# [Texto do documento]

_ _ _ _

1.1 Ensino da literatura
No que diz respeito ao ensino de literatura, também podemos afirmar que os séculos XIX e XX testemunharam um modelo de ensino de literatura que era – e, de certa maneira, permanece até hoje – baseado na transmissão de dados em uma perspectiva diacrônica da literatura, como se esta fosse, talvez, mais uma mercadoria.
Assim, esse ensino tradicional da literatura no EM ainda tem mantido sua vigência até os dias atuais, com ênfase nas aulas expositivas, na abordagem cronológica do fato literário, com base em panoramas históricos e nas características estilísticas das diferentes épocas, sem atingir a leitura de textos literários. Observe que esse modelo de ensino tem como escopo exclusivo uma leitura fragmentada dos autores considerados canônicos, que servem de exemplo para uma determinada escola ou estilo, o que não desperta o interesse dos alunos e, contemporaneamente, pouco se coaduna aos propósitos constantes na BNCC.
Aliás, há um crescente desinteresse dos alunos pela literatura. E, talvez, isso se deva ao fato de que esse modelo de ensino não observa a literatura como instrumento de cultura, mas como objeto de conhecimento positivo, material, mensurável. Nesse sentido, a literatura perdeu seu lugar central como produtora social de sentidos, como representação cultural do mundo da experiência, como via privilegiada de acesso à história da cultura e da humanidade. Além disso, veja que muitos dos professores não buscam o dinamismo e a motivação necessários para atingir o gosto dos alunos contemporâneos que estão imersos na sociedade pós-industrial, virtual e globalizada. Por outro lado, a emergência do discurso tecnológico eclipsou o lugar de prestígio que em outros tempos ocupavam as humanidades.

_ _ _ _

# [Material fornecido]
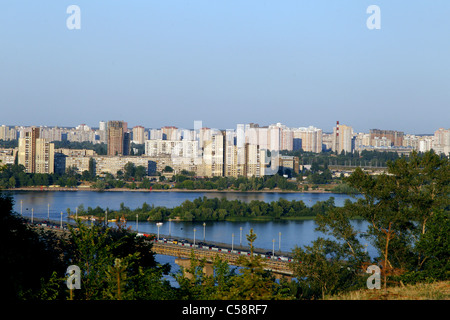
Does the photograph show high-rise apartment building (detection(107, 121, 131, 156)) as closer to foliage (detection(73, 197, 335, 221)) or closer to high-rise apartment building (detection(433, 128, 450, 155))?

_ _ _ _

# [Tarefas]
- 1) Copie do texto sobre o ensino de literatura o trecho entre "1.1 Ensino da" e "mais uma mercadoria.", inclusive.
- 2) Segundo o texto sobre o ensino de literatura, a que talvez se deva o crescente desinteresse dos alunos pela literatura? Explique em uma a três frases.
As linhas fornecidas não são necessárias para realizar as tarefas.

# [Lista de respostas]
- 1)
1.1 Ensino da literatura
No que diz respeito ao ensino de literatura, também podemos afirmar que os séculos XIX e XX testemunharam um modelo de ensino de literatura que era – e, de certa maneira, permanece até hoje – baseado na transmissão de dados em uma perspectiva diacrônica da literatura, como se esta fosse, talvez, mais uma mercadoria.

- 2) Esse desinteresse talvez se deva ao fato de que o modelo de ensino tradicional não vê a literatura como instrumento de cultura. Ele a trata como objeto de conhecimento positivo, material e mensurável.